4) We Can't Figure Out Our Own Organization, Much Less Yours
Through the sales cycle you no doubt heard about the vast resources of the outsourcing company that would be brought to bear for you. Indeed, a little of that will happen via the relationships that the senior managers of the engagement have with others at the vendor, but generally there is little formality within the vendor for ensuring that outside teams not solely dedicated for your company are actively engaged with you on an ongoing basis. A question from you such as, "Can't you get one of your architects to do a quick review of this proposed solution?," results in a lot of scrambling behind the scenes to try to find the right kind of person who is not already 100 percent allocated elsewhere to dedicate the time to do it. Of course, there will also be much discussion of who is paying for this person's time. Sometimes, the providing organization isn't interested unless there is additional net new client revenue coming in for the work.
KEY TAKEAWAY: In contract negotiations, insist on processes and procedures for how the delivery team will tap into the greater organization when needed. Once in ongoing execution, don't accept explanations and excuses due to their internal disconnects. If it's in the contract, they are required to perform.
5) The Account Manager Role is a Revolving Door
One adage that I've heard repeated many times in my career is that an account manager (or whatever you call the one person responsible for overall management of the agreement from the provider) is the best first and third job you can have. The typical life cycle of the account manager position goes like this:
- First Account Manager - may have been involved in the original sale; charged with orchestrating all of the changes required to start up a new delivery team for a client; gets a lot of accolades for successfully starting up the account; requires a lot of energy and burns out after a couple of years
- Second Account Manager - inherits a team and agreement that are pretty much steady state, after enough time has passed for the easy problems to be fixed but with the hard, systemic problems still to be solved; typically can't solve many of them and ends up leaving after a couple of years, frustrated that some problems weren't addressed to everyone's satisfaction
- Third Account Manager - this person comes in and because they have no ownership of previous problem resolution attempts, they can offer third-party criticism of "why things are the way they are" and propose some radically new ideas; at this point in time, the client is typically interested in trying new approaches as well so this can be when contract renegotiation/extension discussions start
KEY TAKEAWAY: While building your relationship with the account manager, also keep in mind that he/she won't be there forever. Some "handshake" items will need a formal level of documentation and delivery.
6) We Have Our Own Vendor Management Issues Too
Many times an outsourcing provider procures additional third-party services in order to provide you with an end-to-end solution of your needs. This could include services such as networking, desktop support and asset management. The challenge for the provider is to engage these third parties with service level agreements that align with overall service levels that they are responsible for delivering to you. They may have formal service level agreements with penalties that will cover them if the third party provider causes a problem and a missed metric to you.
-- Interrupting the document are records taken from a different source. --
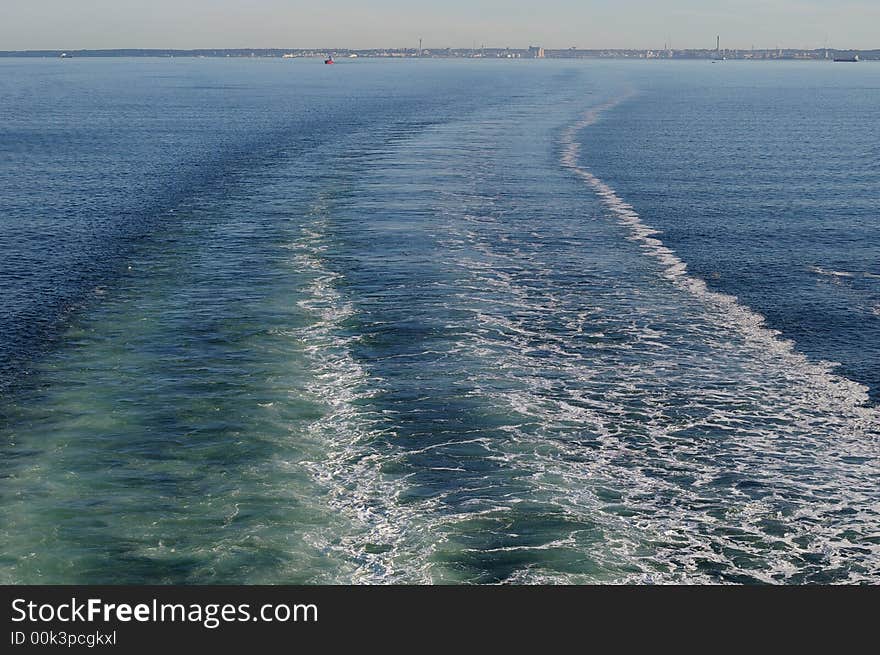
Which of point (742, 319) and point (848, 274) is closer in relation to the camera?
point (742, 319)

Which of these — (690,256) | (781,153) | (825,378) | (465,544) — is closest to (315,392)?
(465,544)

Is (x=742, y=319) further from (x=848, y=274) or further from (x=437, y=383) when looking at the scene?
(x=437, y=383)

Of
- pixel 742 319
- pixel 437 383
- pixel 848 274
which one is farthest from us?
pixel 848 274

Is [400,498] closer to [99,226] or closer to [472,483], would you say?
[472,483]

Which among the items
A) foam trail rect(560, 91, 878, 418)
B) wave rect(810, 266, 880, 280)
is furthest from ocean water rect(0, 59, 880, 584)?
wave rect(810, 266, 880, 280)

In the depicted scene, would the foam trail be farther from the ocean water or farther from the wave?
the wave

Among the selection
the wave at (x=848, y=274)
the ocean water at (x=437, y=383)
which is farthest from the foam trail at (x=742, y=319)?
the wave at (x=848, y=274)

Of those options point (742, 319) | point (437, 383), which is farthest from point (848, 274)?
point (437, 383)
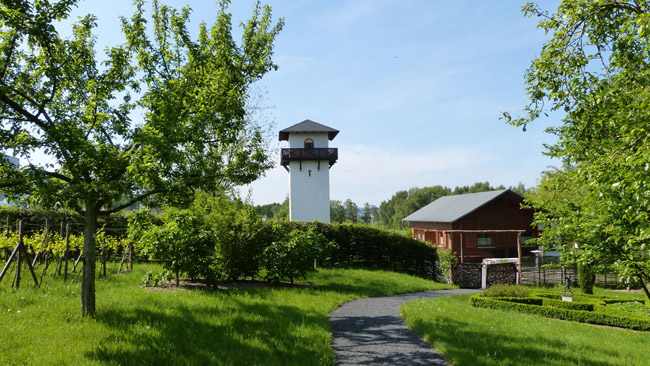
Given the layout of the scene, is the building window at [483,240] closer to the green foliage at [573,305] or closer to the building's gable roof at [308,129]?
the building's gable roof at [308,129]

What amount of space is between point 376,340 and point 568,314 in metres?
8.58

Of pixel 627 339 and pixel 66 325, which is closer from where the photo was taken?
pixel 66 325

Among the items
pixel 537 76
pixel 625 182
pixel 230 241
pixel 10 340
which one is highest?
pixel 537 76

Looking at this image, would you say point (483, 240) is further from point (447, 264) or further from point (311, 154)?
point (311, 154)

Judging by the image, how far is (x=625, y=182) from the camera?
15.8ft

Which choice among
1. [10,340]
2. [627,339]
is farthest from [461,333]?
[10,340]

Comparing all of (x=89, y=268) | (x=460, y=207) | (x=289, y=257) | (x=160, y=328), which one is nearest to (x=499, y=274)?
(x=460, y=207)

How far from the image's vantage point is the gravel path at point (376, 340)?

As your agreement with your outsourcing vendor matures over time, there will be a natural inclination for them to start pointing fingers toward their providers when issues arise and trying (consciously or subconsciously) to get you to focus your discontent on their provider rather than on them. Don't fall into that trap. You want to hold your direct provider accountable, and let them deal with the other headaches.
KEY TAKEAWAY: Even if your provider is using third-party suppliers, remember that you should hold your provider directly accountable for the service they committed to.